Cellini's Perseus: Those spiral thingies coming out of Medusa's head and body are her blood that gushed out on the earth and created Pegasus, reminding us of the death/transformation/creation cycle.

Perseus uses Hermes’ sandals to fly to Medusa’s awful lair. Hundreds of men wearing expressions of terror surround the entrance. They are all made of stone. Walking backwards into the cave, he catches her reflection in Athena’s shield, whacks off her head with Zeus’s sword, and shoves it in the Hesperides’ knapsack. When Medusa’s sisters come after him he escapes by donning Hades’ helm of invisibility and flying away.

This triumph over certain death is the crisis point of the story. It transforms Perseus, giving him the ability and self-confidence to succeed at the final climax of the story. Andromeda’s parents, the king and queen of Ethiopia, have chained her to the rocks as a sacrifice to Cetus, a horrible sea monster. Because of his past experience, Perseus is able to kill the monster and save the maiden.

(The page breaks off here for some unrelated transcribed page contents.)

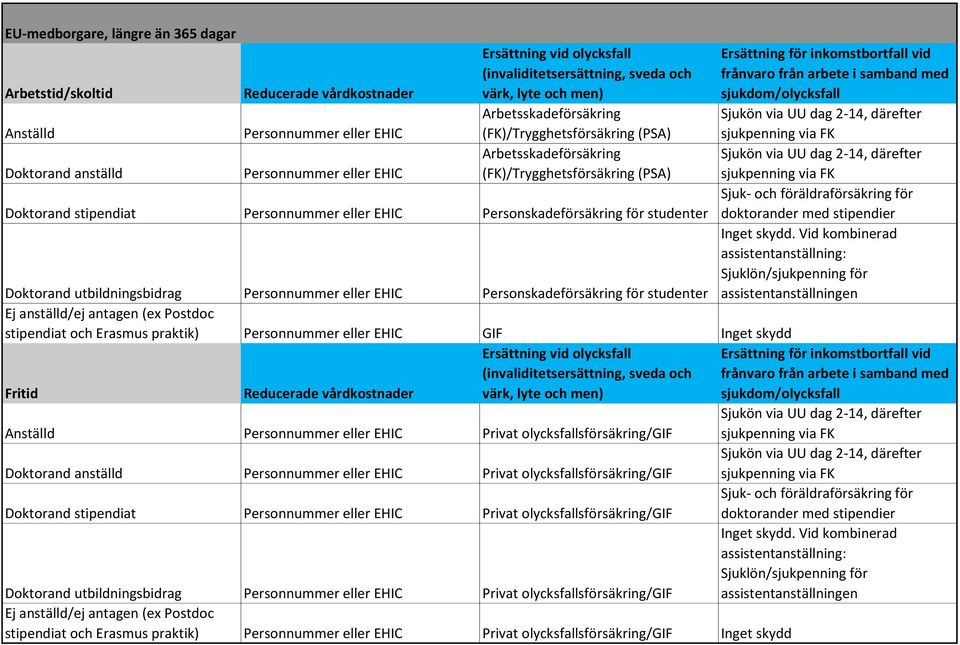 EU-medborgare, längre än 365 dagar

| Arbetstid/skoltid | Reducerade vårdkostnader | Ersättning vid olycksfall (invaliditetsersättning, sveda och värk, lyte och men) | Ersättning för inkomstbortfall vid frånvaro från arbete i samband med sjukdom/olycksfall |
|---|---|---|---|
| Anställd | Personnummer eller EHIC | Arbetsskadeförsäkring (FK)/Trygghetsförsäkring (PSA) | Sjukön via UU dag 2-14, därefter sjukpenning via FK |
| Doktorand anställd | Personnummer eller EHIC | Arbetsskadeförsäkring (FK)/Trygghetsförsäkring (PSA) | Sjukön via UU dag 2-14, därefter sjukpenning via FK |
| Doktorand stipendiat | Personnummer eller EHIC | Personskadeförsäkring för studenter | Sjuk- och föräldraförsäkring för doktorander med stipendier |
| Doktorand utbildningsbidrag | Personnummer eller EHIC | Personskadeförsäkring för studenter | Inget skydd. Vid kombinerad assistentanställning: Sjuklön/sjukpenning för assistentanställningen |
| Ej anställd/ej antagen (ex Postdoc stipendiat och Erasmus praktik) | Personnummer eller EHIC | GIF | Inget skydd |
| Fritid | Reducerade vårdkostnader | Ersättning vid olycksfall (invaliditetsersättning, sveda och värk, lyte och men) | Ersättning för inkomstbortfall vid frånvaro från arbete i samband med sjukdom/olycksfall |
| Anställd | Personnummer eller EHIC | Privat olycksfallsförsäkring/GIF | Sjukön via UU dag 2-14, därefter sjukpenning via FK |
| Doktorand anställd | Personnummer eller EHIC | Privat olycksfallsförsäkring/GIF | Sjukön via UU dag 2-14, därefter sjukpenning via FK |
| Doktorand stipendiat | Personnummer eller EHIC | Privat olycksfallsförsäkring/GIF | Sjuk- och föräldraförsäkring för doktorander med stipendier |
| Doktorand utbildningsbidrag | Personnummer eller EHIC | Privat olycksfallsförsäkring/GIF | Inget skydd. Vid kombinerad assistentanställning: Sjuklön/sjukpenning för assistentanställningen |
| Ej anställd/ej antagen (ex Postdoc stipendiat och Erasmus praktik) | Personnummer eller EHIC | Privat olycksfallsförsäkring/GIF | Inget skydd |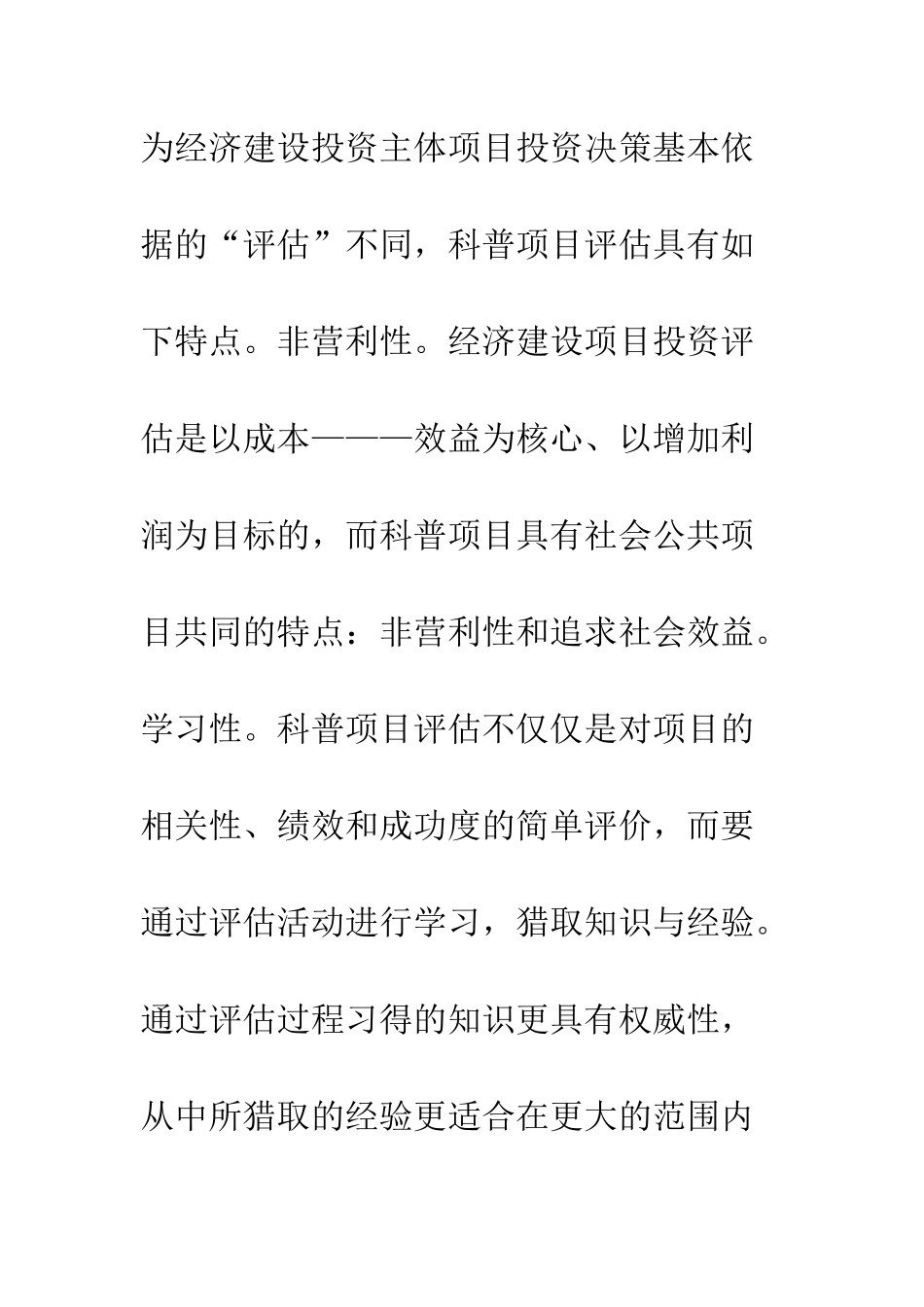 为经济建设投资主体项目投资决策基本依据的“评估”不同，科普项目评估具有如下特点。非营利性。经济建设项目投资评估是以成本———效益为核心、以增加利润为目标的，而科普项目具有社会公共项目共同的特点：非营利性和追求社会效益。学习性。科普项目评估不仅仅是对项目的相关性、绩效和成功度的简单评价，而要通过评估活动进行学习，猎取知识与经验。通过评估过程习得的知识更具有权威性，从中所猎取的经验更适合在更大的范围内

Death can also appear in the hero’s journey as an ally, a mentor, a shadow, a gatekeeper, or even a hero. In Terry Pratchett’s Discworld book, Reaper Man, Death gets depressed as he ponders existentialism and his Discworld bosses decide that it’s time for him to retire. While Death is having the time of his life putting his scythe to a whole new use, chaos reigns in Discworld. Widdle Poons, the oldest wizard on the faculty of Unseen University has been looking forward to his death for quite some time. He’s tired of his same ol’ same ol’ life and is longing for a fresh start in the afterlife. But it’s not happening. Death has retired. An enraged Widdle leads an army of the undead and unemployed off to find Death and put him back to work.

Without Death there would be no point to the hero’s journey at all. There would be no monsters to slay, no fears to overcome, and no need or reason for transformation. In fact, without Death, life itself would be fairly pointless.

6 thoughts on “The Major Arcana and the Hero’s Journey: Death, Part III

    1. Thank you! This card was a hard one for me because my life is changing and I’m going through my many death/transformations right now. It’s hard to do the changes and trust that I’ll be even happier because of them when things look so scary. But that is the only way to do a joyous and inspiring life.

    1. Thank you! This card was a hard one for me because my life is changing and I’m going through my many death/transformations right now. It’s hard to do the changes and trust that I’ll be even happier because of them when things look so scary. But that is the only way to do a joyous and inspiring life.

  1. Another great post. I always look forward to reading these and seeing the associations between the Tarot and mythology, hero’s journey, art and literature, and other systems for looking at the great mystery around us.

    Malcolm

  2. Another great post. I always look forward to reading these and seeing the associations between the Tarot and mythology, hero’s journey, art and literature, and other systems for looking at the great mystery around us.